那这事情就有些反常了,或许有城狐社鼠冒充衙门的公差。但绝对没人敢冒充锦衣卫,那可是诛族的大罪,况且飞鱼服绣春刀也不是一般人搞得到的。
现在居然就有人穿着飞鱼服拿着秀春刀,公然在京城的大街上绑了一位朝廷五品命官。他们要干什么?
“查!立刻封锁四门,查将作监主事赵士祯的下落。今天午后,他被几个穿着飞鱼服的人在街上带走。穿着飞鱼服在街面上非常扎眼,就从他被带走的西便门查起。无论如何,活要见人死要见尸。”骆养性凭借锦衣卫特有的敏感,感觉这事情有些不对头。

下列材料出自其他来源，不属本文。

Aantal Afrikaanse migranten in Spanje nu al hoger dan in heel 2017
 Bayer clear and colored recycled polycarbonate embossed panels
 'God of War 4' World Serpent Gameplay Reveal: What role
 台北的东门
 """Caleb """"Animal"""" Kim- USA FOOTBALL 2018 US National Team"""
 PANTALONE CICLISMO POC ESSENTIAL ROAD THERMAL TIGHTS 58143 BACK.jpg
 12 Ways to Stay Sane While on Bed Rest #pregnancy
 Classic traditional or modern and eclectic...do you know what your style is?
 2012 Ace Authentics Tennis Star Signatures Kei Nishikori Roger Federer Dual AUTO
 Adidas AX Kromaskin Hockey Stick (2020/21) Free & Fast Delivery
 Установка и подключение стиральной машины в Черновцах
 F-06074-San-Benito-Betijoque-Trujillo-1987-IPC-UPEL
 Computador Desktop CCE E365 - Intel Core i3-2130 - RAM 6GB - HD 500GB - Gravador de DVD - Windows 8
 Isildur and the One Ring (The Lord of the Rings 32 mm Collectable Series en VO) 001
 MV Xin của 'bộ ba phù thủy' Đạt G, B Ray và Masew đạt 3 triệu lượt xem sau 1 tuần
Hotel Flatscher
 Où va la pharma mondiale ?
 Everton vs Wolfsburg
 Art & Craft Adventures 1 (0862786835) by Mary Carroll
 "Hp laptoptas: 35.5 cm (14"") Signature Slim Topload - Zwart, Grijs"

“诺!”几个指挥使一齐称诺,带着自己的手下人就赶往西便门外。
骆养性推开门,走回到自己的公廨。
“赵兄,令弟最近在京城有没有仇家?又或者,得罪了什么人?”骆养性阴沉着脸。
“我弟弟那人你也知道,整天守着将作监的火器作坊。一不抽烟,二不喝酒。平日里也没听说下赌场逛窑子,他当的这个官儿,连奏疏都没上过,怎么可能得罪人。老骆,咱们兄弟相交二十几年,你可得跟兄弟说清楚。我弟弟到底怎么了,到底犯了什么王法。”看到骆养性的脸色,赵士湘也急了。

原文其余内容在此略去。